Mon corps est rongé par un mal qu'on ne peut guérir Mon Léo, tout ça est de Sa faute, à papa. Est-ce que De là-haut, Tu me vois ? Tu m'observes ? Moi, si, j'en ai l'impression. Tu sais, les étoiles, c'est toi. C'est pour ça que je passe quasi toutes mes nuits à te fixer, à t' hurler du plus profond de mon être à l'aide. Si seulement tu savais combien je t'aime. Je regrette, je n'ai pas pu te dire un dernier adieu, je n'ai pas pu une dernière fois sentir ton odeur, te serrer en un dernier étreint, non, tu es parti aussi vite que l'éclair, Pardon , je me sens coupable, j'aurais pu m'empêcher de supplier mes parents pour qu'ils m'envoient à l'école, c'est bête mais j'avais que 4 ans Léo, en plus, l'idée que l'on t'abandonnera ne m'est jamais venue en tête, Comment
pouvais-je savoir ? Mais tu sais, d'un côté je préfère ainsi, car au moins toi tu n'as rien vu, rien subit. Contrairement à moi. Je suis contente que tu sois libre, près de maman.
Léo, papa me détruit. J'ai horriblement mal, surtout aux coups avec la ceinture ; tu sais quand ça tape à une grande vitesse sur les parties de ton corps nu, que ça claque et que ça te brûle par la suite, c'est comme si on te couchait au feu, Même sensation.Pire même.
Oui Léo, tu as très bien compris. Papa me bat, chaque soir, et tu sais ? Je saigne toujours, et de nombreux plaies sont présents autant intérieurement qu'extérieurement. Ça procure une sinistre douleur Léo, c'est si traumatisant. Chaque coup arrache une partie de moi, si tu savais combien j'ai peur ?
Je me rappelle que papa m'avait promis qu'un jour, il me violerait.
Aujourd'hui, c'est Nos 15 ans Léo, 15 ans ..

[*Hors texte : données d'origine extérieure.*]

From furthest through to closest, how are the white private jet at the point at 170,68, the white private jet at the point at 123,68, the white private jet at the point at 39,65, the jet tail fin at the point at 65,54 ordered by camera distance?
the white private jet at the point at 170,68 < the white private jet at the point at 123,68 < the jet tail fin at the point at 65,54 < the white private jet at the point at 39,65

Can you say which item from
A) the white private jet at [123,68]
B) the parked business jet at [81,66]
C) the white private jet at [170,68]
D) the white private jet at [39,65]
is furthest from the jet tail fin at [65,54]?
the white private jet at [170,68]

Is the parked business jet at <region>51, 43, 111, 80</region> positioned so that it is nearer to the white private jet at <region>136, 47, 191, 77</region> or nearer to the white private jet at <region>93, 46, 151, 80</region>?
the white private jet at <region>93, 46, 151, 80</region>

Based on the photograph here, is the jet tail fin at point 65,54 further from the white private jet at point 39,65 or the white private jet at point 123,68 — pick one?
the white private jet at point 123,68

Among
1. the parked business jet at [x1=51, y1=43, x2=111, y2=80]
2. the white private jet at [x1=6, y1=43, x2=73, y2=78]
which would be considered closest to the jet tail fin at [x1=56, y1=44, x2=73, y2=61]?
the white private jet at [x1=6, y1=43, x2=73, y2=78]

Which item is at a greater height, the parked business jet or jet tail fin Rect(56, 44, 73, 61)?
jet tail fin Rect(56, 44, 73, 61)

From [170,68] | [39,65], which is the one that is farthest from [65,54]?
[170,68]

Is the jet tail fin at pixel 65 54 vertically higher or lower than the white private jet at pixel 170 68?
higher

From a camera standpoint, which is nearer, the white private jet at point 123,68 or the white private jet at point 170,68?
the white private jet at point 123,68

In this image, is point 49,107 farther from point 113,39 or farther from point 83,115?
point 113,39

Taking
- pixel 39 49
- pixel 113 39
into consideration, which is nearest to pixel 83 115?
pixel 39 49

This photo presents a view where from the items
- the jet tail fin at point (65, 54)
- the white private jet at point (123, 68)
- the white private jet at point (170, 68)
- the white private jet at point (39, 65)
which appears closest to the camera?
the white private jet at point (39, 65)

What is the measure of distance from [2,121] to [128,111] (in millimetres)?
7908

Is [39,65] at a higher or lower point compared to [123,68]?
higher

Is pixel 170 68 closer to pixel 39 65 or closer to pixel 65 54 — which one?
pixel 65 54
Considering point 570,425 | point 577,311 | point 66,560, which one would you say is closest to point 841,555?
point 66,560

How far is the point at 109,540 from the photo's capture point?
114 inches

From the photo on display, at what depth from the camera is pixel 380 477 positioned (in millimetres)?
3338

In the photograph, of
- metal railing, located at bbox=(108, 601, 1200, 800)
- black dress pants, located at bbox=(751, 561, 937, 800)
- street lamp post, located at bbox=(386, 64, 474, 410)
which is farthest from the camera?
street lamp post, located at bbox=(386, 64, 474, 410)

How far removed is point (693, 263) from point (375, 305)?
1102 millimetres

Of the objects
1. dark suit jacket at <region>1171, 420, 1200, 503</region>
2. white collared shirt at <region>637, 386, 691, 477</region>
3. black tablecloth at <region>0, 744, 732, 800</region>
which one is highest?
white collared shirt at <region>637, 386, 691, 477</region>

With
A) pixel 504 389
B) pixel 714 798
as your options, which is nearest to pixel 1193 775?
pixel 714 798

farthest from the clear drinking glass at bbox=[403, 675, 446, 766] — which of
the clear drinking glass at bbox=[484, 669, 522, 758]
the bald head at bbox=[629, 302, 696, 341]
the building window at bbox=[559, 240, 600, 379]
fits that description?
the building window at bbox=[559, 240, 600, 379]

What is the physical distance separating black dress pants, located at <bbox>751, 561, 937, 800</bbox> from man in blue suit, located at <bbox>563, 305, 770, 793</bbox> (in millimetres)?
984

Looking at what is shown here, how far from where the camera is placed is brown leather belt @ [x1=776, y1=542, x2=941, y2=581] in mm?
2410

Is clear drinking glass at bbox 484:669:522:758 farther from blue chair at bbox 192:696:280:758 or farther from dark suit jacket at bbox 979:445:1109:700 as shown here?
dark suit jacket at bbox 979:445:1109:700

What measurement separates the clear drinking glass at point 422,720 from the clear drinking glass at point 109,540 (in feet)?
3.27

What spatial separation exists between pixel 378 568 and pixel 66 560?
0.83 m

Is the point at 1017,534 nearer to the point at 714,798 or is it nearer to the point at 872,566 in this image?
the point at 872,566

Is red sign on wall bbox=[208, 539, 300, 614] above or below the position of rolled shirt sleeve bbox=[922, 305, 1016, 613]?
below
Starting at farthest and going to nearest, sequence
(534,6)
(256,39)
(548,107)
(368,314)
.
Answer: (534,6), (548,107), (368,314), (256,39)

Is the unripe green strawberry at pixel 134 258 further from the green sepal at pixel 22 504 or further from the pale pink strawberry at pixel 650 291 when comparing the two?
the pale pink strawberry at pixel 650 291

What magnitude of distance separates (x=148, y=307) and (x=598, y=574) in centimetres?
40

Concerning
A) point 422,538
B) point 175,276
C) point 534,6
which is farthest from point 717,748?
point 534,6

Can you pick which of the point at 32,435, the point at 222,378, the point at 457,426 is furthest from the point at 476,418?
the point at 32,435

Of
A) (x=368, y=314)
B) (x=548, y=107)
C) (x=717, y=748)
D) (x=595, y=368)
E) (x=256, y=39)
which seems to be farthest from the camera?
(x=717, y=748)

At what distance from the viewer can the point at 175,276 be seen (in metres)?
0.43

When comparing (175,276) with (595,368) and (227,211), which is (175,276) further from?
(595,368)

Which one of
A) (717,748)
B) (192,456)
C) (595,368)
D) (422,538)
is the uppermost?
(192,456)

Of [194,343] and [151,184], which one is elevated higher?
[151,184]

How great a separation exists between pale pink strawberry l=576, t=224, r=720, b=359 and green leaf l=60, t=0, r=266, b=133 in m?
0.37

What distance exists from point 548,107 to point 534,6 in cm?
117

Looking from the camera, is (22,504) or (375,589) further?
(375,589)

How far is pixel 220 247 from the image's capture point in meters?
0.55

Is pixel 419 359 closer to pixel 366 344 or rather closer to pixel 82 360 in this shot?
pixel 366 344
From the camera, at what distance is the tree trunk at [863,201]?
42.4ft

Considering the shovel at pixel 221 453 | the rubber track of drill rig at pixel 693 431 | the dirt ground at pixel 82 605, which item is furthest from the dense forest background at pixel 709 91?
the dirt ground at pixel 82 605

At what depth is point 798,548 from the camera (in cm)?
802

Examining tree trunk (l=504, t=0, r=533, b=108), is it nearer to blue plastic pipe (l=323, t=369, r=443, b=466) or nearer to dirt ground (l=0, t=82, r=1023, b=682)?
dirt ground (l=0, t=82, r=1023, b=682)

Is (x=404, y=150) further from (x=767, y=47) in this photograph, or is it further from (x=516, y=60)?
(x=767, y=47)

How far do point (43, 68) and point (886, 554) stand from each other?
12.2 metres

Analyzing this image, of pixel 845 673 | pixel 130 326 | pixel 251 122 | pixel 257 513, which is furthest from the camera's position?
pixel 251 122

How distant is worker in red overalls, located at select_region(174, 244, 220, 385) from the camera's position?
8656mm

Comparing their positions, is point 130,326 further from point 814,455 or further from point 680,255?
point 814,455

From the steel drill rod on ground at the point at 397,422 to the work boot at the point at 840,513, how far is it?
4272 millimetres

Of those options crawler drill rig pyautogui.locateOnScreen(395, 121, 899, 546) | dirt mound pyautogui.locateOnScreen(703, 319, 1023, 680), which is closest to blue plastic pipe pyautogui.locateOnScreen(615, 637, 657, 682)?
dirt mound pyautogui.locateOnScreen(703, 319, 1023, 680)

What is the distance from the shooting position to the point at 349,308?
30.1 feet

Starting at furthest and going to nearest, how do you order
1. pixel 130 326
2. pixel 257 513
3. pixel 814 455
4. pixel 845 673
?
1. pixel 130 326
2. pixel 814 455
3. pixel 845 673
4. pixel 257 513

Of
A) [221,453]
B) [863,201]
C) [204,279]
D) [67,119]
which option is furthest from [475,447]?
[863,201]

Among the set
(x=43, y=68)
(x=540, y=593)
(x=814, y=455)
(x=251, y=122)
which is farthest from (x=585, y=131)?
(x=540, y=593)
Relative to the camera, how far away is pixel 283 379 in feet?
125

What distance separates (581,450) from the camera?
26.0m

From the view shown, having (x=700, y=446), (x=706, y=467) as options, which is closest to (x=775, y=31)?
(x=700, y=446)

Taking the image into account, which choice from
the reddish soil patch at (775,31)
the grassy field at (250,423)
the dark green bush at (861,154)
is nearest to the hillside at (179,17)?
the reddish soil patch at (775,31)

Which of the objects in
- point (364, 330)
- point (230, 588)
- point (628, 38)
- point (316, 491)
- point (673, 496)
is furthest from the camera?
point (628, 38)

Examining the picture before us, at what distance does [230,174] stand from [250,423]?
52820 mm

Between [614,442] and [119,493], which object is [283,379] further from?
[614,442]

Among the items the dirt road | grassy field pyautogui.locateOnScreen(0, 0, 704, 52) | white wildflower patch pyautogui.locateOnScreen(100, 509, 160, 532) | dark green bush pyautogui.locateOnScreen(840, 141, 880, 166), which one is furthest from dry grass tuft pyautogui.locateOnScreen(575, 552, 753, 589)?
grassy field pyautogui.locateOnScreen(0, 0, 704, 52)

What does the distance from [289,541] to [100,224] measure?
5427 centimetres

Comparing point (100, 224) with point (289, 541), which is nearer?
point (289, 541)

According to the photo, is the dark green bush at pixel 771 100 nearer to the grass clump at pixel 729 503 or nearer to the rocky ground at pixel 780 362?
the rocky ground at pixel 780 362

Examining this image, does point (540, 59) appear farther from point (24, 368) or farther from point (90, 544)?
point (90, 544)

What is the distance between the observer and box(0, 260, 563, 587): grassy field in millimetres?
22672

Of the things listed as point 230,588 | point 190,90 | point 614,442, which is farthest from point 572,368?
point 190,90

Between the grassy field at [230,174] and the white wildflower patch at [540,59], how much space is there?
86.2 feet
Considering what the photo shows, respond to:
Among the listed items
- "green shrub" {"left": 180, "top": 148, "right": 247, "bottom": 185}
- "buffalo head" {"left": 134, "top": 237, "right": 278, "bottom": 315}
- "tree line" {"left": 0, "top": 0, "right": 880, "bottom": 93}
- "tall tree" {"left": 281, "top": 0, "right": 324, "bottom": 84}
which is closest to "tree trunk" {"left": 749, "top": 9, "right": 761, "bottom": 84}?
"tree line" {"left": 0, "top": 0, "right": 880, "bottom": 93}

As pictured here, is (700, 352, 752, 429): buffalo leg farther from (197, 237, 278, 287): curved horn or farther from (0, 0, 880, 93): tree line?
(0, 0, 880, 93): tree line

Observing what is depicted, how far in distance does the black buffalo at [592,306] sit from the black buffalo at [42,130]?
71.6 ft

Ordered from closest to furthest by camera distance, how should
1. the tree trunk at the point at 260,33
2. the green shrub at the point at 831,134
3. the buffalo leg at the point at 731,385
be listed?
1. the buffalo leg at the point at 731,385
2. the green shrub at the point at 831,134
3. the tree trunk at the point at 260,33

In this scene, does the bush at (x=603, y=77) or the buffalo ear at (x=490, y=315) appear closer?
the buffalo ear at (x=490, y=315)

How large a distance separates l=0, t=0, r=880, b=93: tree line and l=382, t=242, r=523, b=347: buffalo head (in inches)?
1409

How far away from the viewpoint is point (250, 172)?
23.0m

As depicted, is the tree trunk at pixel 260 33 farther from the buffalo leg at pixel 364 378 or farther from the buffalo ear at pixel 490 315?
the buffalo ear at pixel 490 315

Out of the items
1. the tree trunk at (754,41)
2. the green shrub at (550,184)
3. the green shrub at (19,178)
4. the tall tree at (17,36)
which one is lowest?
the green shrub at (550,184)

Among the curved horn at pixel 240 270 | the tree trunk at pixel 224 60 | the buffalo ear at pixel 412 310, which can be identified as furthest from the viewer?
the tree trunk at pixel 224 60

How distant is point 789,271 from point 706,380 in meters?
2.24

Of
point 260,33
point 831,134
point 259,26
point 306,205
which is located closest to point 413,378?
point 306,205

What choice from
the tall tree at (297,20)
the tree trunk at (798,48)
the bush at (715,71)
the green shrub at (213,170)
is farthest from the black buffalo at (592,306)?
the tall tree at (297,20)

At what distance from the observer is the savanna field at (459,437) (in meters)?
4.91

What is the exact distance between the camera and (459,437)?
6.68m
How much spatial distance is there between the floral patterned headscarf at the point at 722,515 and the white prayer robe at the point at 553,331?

Et tu sais ce que j'ai eu en guise de cadeau d'anniversaire de la part de papa ? Il a tenu sa promesse, si tu savais combien c'était si horrible, si macabre. Ça fait si mal. Il m'a prise par derrière, comme une chienne. Il m'a tuée Léo, une fois de plus. Notre propre père m'a violée, ce soir, toute à l'heure. Si tu savais combien ça fait mal Léo, je suis dépourvue de toutes forces, ses mouvements étaient démesurément bestiaux et violant. J'ai senti d'atroces douleurs, j'ai tellement voulu hurler cette horreur qui me ronge l'intérieur, c'est pire que monstrueux, le sentir gémir en toi alors que moi tu es entrain de mourir, c'est si offusquant. Je me sens si sale, très sale. Je hais mon corps, ce corps sur lequel il prend plaisir. Je pleure Léo, je pleure la mort. Cette lettre blanche est tachée de rouge à présent, car oui Léo, je ne pleure plus que du sang, je n'ai plus aucunes larmes.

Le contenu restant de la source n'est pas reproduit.